OSLO: It is just a matter of time before the government of Syrian President Bashar al-Assad falls because its use of massive force is mobilizing insurgents, General Robert Mood, the former head of the U.N. monitoring mission in Syria, said on Friday.
Mood left Syria after his 90-day mission expired – the mandate was renewed on July 20 for 30 days – and has been replaced by Lieutenant General Babacar Gaye, who has already taken up his post in Damascus.
“In my opinion it is only a matter of time before a regime that is using such heavy military power and disproportional violence against the civilian population is going to fall,” the Norwegian general, who left Damascus on Jul 19, told Reuters.
“Every time there are 15 people killed in a village, 500 additional sympathizers are mobilized, roughly 100 of whom are fighters,” Mood said.
However, the authoritarian Syrian leader is probably secure in the short term because he has the military capability to hold off the rebels and his eventual fall could be months or even years away, Mood said.
“In the short term it may very well be possible for him to (hold on), because the military capabilities of the Syrian army are much much stronger than those of the opposition,” Mood said.
“The minute you see larger military formations leaving the ranks of the government to join the opposition, then that is when it starts accelerating … This could last for months or even years,” he said.
A Syrian parliamentarian representing the northern province of Aleppo said on Friday that she had defected to Turkey, becoming the first member of the rubberstamp assembly elected in May and dominated by President Bashar al-Assad’s Baath Party to defect.
“I have crossed to Turkey and defected from this tyrannical regime … because of the repression and savage torture against a nation demanding the minimum of rights,” Ikhlas al-Badawi told Sky News Arabia.

========

Task statement. Write out the passage of the Syria news report between "Mood left Syria" and "post in Damascus.", inclusive.

========

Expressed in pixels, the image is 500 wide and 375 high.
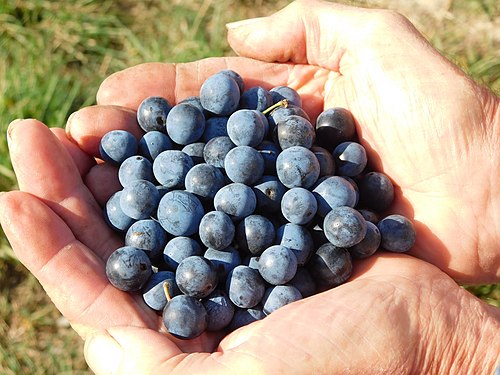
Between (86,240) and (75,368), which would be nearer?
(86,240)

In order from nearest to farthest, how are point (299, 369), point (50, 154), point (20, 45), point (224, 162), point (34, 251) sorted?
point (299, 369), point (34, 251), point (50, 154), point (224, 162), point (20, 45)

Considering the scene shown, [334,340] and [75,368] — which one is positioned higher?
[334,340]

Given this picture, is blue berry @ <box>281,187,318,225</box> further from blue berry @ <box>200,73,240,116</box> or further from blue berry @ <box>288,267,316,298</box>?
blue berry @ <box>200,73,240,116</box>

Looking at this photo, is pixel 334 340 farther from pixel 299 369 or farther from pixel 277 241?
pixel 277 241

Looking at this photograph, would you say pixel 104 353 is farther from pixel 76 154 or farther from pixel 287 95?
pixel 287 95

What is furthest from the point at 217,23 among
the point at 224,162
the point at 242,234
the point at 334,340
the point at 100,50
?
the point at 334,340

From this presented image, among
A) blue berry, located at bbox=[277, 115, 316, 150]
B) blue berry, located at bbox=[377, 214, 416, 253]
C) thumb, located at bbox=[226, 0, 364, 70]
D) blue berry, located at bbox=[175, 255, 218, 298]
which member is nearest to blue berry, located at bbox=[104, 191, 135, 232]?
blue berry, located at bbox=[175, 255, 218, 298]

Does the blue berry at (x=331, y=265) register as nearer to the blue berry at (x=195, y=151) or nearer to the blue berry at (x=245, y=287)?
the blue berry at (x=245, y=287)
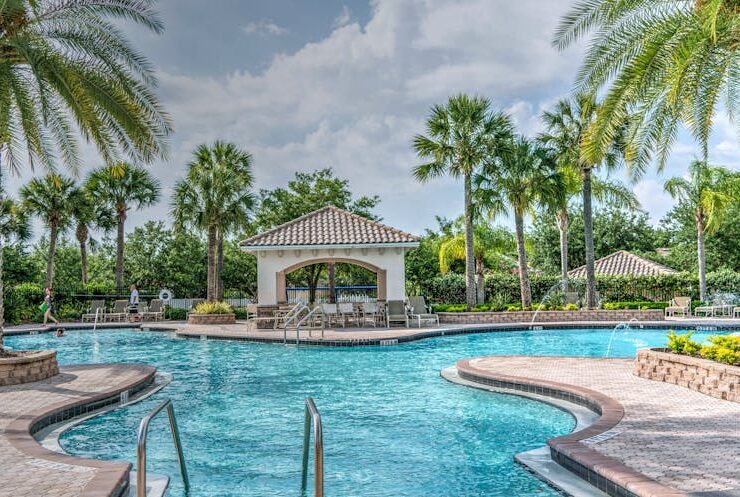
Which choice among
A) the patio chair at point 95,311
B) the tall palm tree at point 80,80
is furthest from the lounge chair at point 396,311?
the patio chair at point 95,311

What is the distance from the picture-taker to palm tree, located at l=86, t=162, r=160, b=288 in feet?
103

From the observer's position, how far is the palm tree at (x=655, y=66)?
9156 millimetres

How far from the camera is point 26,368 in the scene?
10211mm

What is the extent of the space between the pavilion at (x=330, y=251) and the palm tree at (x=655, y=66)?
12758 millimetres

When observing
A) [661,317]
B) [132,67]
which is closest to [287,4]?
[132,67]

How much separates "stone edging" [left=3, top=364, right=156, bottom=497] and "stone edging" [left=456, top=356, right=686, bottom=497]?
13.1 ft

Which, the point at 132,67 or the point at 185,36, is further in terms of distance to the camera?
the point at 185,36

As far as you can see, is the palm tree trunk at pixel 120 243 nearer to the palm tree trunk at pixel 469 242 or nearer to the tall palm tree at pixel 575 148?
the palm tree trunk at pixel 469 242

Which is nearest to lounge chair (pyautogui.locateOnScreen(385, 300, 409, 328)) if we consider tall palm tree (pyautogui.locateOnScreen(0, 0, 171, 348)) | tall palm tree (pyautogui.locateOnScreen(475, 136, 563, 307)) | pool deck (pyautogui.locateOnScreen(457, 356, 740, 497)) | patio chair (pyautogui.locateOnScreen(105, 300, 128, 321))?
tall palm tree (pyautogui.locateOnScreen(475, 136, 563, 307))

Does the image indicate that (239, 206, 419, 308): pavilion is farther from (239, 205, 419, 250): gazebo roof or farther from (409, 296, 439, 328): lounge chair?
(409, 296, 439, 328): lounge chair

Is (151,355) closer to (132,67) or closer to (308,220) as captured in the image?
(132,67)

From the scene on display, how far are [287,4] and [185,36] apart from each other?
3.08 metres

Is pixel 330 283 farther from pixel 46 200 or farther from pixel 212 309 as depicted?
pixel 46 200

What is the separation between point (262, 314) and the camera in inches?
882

========

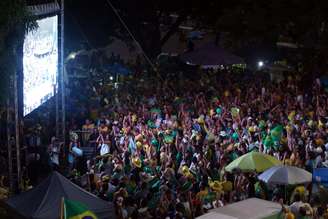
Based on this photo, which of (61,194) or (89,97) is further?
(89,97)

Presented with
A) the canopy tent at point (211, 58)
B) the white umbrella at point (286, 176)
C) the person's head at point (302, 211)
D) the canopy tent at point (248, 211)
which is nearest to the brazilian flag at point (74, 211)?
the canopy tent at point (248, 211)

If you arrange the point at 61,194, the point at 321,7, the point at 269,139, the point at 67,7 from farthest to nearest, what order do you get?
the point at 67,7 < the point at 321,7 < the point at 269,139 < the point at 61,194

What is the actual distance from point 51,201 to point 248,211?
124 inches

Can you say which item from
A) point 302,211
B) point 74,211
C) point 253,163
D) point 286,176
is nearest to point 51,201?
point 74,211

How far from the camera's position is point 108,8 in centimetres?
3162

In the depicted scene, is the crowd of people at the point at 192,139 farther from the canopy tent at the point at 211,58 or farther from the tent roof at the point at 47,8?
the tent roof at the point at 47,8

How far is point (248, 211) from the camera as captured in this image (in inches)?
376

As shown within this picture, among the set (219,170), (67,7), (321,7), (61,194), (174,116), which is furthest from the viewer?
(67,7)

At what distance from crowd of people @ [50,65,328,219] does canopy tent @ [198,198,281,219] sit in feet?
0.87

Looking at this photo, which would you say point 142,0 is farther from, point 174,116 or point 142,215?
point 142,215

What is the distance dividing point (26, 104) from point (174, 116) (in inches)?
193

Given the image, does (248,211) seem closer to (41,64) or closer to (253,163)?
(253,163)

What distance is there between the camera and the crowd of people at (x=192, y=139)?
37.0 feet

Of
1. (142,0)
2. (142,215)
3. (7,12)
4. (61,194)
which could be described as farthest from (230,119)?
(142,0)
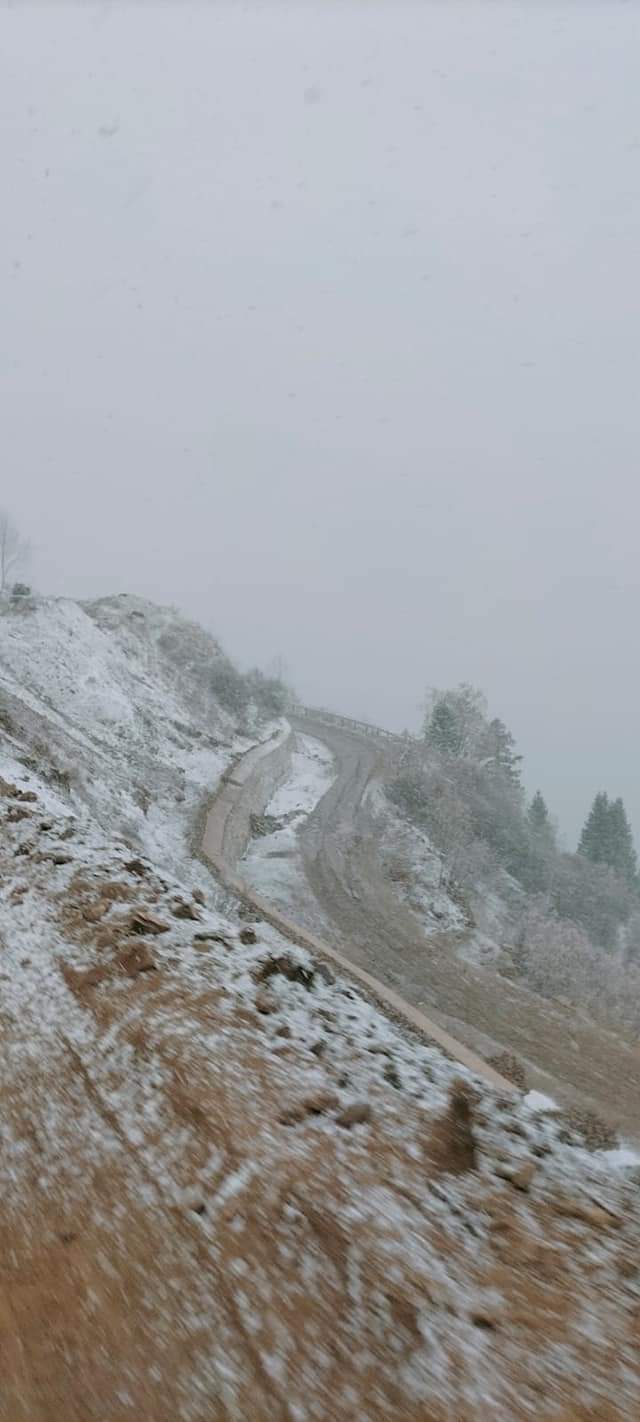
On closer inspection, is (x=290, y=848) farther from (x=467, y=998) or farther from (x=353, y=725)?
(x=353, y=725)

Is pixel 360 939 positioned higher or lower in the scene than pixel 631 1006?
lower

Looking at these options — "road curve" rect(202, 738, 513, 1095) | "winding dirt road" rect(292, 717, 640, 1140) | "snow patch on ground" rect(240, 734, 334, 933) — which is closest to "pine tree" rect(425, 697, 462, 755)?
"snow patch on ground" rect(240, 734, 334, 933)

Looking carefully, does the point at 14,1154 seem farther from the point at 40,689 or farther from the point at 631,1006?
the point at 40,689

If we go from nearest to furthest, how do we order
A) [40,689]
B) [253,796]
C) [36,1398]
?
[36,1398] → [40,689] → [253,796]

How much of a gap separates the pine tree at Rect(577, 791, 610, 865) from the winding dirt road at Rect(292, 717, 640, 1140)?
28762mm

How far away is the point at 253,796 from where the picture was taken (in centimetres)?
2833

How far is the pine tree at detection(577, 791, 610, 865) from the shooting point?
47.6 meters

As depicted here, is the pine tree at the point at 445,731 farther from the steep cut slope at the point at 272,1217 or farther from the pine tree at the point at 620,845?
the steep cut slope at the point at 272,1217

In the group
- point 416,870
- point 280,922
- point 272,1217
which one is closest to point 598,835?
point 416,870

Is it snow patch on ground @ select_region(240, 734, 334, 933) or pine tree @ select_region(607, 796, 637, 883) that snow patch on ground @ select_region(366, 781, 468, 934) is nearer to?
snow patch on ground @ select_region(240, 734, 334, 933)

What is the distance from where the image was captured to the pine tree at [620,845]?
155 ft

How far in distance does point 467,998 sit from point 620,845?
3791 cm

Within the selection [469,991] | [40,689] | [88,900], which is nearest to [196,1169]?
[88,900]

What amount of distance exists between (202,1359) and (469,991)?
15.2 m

========

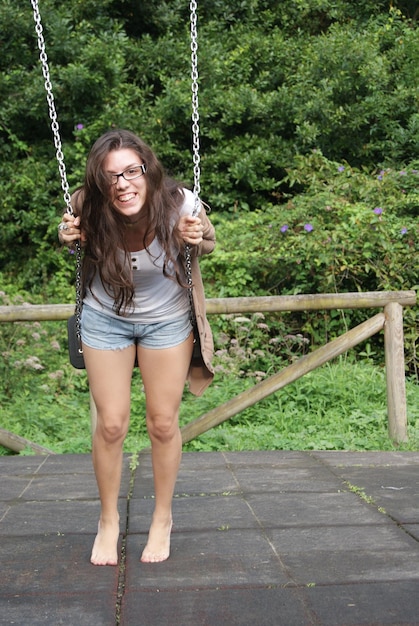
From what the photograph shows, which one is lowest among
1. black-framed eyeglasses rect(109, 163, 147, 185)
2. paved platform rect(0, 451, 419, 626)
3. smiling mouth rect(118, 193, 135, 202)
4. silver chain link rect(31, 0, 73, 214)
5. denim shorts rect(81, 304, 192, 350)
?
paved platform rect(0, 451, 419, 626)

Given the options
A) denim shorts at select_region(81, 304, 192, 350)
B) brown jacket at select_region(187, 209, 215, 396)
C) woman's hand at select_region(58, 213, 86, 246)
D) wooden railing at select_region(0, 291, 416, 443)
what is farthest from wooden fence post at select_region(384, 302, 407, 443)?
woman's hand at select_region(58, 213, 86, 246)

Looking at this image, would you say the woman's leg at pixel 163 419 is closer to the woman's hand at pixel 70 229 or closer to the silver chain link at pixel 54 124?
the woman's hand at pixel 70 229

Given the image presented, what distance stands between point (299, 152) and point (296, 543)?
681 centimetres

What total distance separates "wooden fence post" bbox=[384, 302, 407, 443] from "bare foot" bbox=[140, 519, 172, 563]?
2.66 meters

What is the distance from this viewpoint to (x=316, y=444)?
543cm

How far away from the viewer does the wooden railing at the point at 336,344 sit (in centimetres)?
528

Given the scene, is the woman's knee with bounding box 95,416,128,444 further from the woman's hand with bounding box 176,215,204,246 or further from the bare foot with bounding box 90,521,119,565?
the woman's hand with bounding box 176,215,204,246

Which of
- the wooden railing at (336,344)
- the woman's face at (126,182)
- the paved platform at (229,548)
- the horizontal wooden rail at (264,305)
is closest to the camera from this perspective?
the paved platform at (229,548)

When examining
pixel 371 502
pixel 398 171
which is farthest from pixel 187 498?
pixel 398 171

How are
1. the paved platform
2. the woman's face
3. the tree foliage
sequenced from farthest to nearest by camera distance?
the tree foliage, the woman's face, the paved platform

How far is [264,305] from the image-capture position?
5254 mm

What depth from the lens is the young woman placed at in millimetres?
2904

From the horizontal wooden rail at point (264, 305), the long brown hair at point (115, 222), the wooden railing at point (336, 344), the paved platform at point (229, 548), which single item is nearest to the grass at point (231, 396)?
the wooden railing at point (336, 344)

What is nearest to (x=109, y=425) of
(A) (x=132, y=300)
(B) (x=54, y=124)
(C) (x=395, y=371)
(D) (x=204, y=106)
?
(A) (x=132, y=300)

========

Answer below.
Mood left Syria after his 90-day mission expired – the mandate was renewed on July 20 for 30 days – and has been replaced by Lieutenant General Babacar Gaye, who has already taken up his post in Damascus.